BEGIN PASSAGE SHOWN
Film
What's on at the cinema plus reviews of the latest movie and DVD releases
The art of the film franchise reboot
To celebrate the release of Guy Ritchie's surprisingly successful modern retooling of the Sherlock Holmes movies, Time Out offers the ultimate past, present and future guide to reviving a film franchise
Recent reboots
Batman
The original Wobbly batmobile; unpersuasive Gotham; agreeable but randomly selected leading man.
Updated because Mr Freeze's 'Cool it!' puns; global neon shortage.
The reboot The camp meltdown of the Joel ‘If It Moves, Tie a Glowstick to It!’ Schumacher movies (‘A Batman Christmas’, ‘Batman Gets Fabulous’) left the caped crusader in dire need of a refit. Strange that it should fall to a floppy-haired English toff and a garbling Welsh non-actor to resurrect this towering American icon, but Messrs Nolan and Bale restored the Dark Knight’s battered dignity and have delivered two absolutely thumping installments so far. Our bet for the next outing: Paul Bettany as an effete, laconic Riddler holding Gotham to ransom with an gigantic whoopee cushion.
Mission: Impossible
The original A crafty crew of cool customers in crew cuts and crew necks.
Updated because Pre-existing theme-music awareness.
The reboot With the help of screenwriter Robert Towne and director Brian De Palma, Tom Cruise slung out the stealth aspect of the swinging '60s TV series in favour of tortuous plotting and grade-A pyrotechnics that propelled the first ‘M:I’ through a clutch of elaborately conceived set-pieces. The second and third films were mostly horrible, mistaking excess for excitement, but if a rumoured fourth episode were to get back to basics we could well be watching these until the Earth gets toasted by a solar flare.
Superman
The original Prim do-gooder with corset and kiss-curl flies around the place being jolly decent.
Updated because See above.
The reboot Bryan Singer’s monumentally boring retread ‘Superman: Superman Lifts Things Up’ was quite simply more of the same straight-arrow all-American guff. Supes has been off in space going through some largely undisclosed cosmic mid-life crisis and now he’s back and – other than Lois having dropped a sprog – nothing’s really changed: Lex Luthor’s still around, world domination is still high on the agenda and there’s even a scene where the Man of Steel is exposed to Kryptonite and staggers around for a bit before falling to his knees clutching his guts. Same old, same old.
Rocky
The original '70s/'80s Philly is rendered as a frosty dump from which Stallone’s lovable lunk rises high.
Updated because Stallone’s CV was starting to get log-jammed with entries like ‘Avenging Angelo’, ‘Get Carter’, ‘D-Tox’ and ‘Taxi 3’ (Uncredited).
The reboot 2006's 'Rocky Balboa' unabashedly traded on the nostalgia of the source material with the added dangling of the old ‘is there one last fight in the old bludger?’ question. While attempts were made to mould ‘Rock’ as the classic tragic has-been in the opening reels, there was nothing more tragic than a film that asked us to witness a 60-year-old man taking on (and almost beating) a misc mouthy whippersnapper.
END PASSAGE SHOWN
* [TASK A] In the reboot guide, which screenwriter helped Tom Cruise with the first Mission: Impossible film?
* [TASK B] Condense the reboot guide's paragraph that begins "2006's 'Rocky Balboa' unabashedly traded" into a short list of its main points.
Use only the reboot guide, not outside knowledge or the data.
BEGIN MATERIAL SUPPLIED
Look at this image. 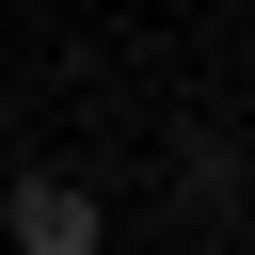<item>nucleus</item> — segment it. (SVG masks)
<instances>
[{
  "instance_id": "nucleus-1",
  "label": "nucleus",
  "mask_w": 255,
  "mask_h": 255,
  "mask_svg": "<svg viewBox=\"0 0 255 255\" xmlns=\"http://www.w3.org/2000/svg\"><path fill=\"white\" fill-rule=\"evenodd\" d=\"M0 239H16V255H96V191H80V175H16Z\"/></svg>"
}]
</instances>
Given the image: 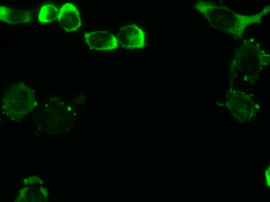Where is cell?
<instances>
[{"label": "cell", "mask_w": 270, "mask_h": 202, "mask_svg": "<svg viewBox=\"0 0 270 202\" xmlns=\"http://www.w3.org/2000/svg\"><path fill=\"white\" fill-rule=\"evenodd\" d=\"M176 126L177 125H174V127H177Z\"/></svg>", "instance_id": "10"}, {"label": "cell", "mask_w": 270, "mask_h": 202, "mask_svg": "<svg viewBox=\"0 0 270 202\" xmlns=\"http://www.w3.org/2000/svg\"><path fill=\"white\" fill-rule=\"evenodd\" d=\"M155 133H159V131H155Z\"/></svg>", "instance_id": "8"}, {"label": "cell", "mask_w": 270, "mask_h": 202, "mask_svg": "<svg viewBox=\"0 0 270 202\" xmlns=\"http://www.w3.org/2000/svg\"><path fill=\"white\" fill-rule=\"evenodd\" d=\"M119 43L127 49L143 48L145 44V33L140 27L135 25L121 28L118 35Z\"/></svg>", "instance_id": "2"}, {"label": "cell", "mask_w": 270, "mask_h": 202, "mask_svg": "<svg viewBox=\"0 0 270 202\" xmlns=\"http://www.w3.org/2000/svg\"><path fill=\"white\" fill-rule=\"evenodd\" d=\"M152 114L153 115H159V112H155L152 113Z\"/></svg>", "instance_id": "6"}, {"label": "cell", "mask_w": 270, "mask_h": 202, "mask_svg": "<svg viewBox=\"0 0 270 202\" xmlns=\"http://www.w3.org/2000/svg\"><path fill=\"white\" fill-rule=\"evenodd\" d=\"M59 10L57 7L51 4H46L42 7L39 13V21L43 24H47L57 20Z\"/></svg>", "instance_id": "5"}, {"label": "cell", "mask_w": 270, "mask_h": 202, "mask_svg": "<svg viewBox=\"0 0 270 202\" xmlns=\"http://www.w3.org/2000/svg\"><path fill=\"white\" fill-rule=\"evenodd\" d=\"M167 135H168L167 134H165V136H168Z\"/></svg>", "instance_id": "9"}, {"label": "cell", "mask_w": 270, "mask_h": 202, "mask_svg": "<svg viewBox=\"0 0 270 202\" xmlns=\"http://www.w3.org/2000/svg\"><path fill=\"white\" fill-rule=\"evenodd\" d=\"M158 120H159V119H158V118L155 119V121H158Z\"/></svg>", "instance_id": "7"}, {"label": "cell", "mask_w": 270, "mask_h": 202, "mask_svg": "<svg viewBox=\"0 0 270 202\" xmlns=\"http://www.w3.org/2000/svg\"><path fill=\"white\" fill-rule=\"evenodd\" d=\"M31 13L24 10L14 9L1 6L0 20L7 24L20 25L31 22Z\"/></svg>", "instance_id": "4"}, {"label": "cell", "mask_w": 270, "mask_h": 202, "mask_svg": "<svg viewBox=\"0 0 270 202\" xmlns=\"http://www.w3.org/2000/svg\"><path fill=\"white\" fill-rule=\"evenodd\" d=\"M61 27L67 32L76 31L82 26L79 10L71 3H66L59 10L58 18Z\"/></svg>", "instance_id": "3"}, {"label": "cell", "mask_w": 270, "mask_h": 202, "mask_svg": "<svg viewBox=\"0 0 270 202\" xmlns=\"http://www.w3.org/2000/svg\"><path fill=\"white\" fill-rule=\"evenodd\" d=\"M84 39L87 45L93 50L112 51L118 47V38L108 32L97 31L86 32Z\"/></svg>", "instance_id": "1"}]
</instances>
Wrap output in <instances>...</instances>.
END MATERIAL SUPPLIED
BEGIN MATERIAL SUPPLIED
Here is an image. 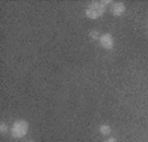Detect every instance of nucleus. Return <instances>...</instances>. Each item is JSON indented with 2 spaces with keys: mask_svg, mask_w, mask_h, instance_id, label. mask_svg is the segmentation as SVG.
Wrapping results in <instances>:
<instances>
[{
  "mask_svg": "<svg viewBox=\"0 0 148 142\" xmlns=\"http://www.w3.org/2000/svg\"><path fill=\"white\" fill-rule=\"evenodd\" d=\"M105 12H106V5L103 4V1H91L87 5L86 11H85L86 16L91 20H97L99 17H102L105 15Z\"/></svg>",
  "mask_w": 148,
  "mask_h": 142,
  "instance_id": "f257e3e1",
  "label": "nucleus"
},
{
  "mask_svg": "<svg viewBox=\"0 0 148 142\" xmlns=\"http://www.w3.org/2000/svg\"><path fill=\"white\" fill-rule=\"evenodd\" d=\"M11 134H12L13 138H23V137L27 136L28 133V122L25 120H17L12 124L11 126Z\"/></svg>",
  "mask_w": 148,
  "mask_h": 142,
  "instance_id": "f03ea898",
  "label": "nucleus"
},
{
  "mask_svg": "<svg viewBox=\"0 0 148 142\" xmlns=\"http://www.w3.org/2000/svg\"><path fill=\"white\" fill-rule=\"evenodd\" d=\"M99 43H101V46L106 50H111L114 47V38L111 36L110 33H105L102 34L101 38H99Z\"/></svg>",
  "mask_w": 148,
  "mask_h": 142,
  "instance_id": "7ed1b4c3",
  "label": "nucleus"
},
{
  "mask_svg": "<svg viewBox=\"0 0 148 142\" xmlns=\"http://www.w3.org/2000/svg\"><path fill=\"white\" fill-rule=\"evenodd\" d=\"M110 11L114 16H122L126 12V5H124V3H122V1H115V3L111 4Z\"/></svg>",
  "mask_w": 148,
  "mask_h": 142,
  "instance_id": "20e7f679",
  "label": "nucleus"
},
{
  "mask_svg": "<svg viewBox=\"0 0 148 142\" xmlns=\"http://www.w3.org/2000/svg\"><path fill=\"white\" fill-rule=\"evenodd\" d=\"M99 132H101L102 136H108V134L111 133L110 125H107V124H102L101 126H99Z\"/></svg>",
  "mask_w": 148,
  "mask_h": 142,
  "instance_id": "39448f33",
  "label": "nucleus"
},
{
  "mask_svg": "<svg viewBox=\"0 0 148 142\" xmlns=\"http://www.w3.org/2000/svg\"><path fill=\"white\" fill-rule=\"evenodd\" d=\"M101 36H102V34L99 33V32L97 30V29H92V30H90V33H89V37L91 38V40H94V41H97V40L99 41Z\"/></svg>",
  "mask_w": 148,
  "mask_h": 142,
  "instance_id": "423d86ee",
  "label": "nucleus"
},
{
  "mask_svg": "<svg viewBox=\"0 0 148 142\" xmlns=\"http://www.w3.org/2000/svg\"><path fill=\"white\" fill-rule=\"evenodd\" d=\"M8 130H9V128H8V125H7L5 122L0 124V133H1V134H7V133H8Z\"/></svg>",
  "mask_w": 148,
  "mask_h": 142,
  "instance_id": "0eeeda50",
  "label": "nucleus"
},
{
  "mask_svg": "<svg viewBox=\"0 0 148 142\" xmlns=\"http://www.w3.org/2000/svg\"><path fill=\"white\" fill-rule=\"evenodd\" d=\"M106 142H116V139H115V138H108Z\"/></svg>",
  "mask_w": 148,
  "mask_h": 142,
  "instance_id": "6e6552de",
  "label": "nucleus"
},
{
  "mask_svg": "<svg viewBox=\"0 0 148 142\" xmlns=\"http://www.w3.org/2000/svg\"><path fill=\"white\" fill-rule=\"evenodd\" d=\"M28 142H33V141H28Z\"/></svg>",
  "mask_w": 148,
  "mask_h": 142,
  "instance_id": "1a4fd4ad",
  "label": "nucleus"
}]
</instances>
END MATERIAL SUPPLIED
* [COMPLETE OUTPUT A] Robert Towne.

* [COMPLETE OUTPUT B]
- The 2006 film "Rocky Balboa" leaned openly on nostalgia for the original material.
- It added the question of whether the aging boxer had one last fight in him.
- The opening reels tried to present Rocky as a classic tragic has-been.
- The most tragic thing was asking viewers to watch a 60-year-old man take on, and almost beat, a mouthy young opponent.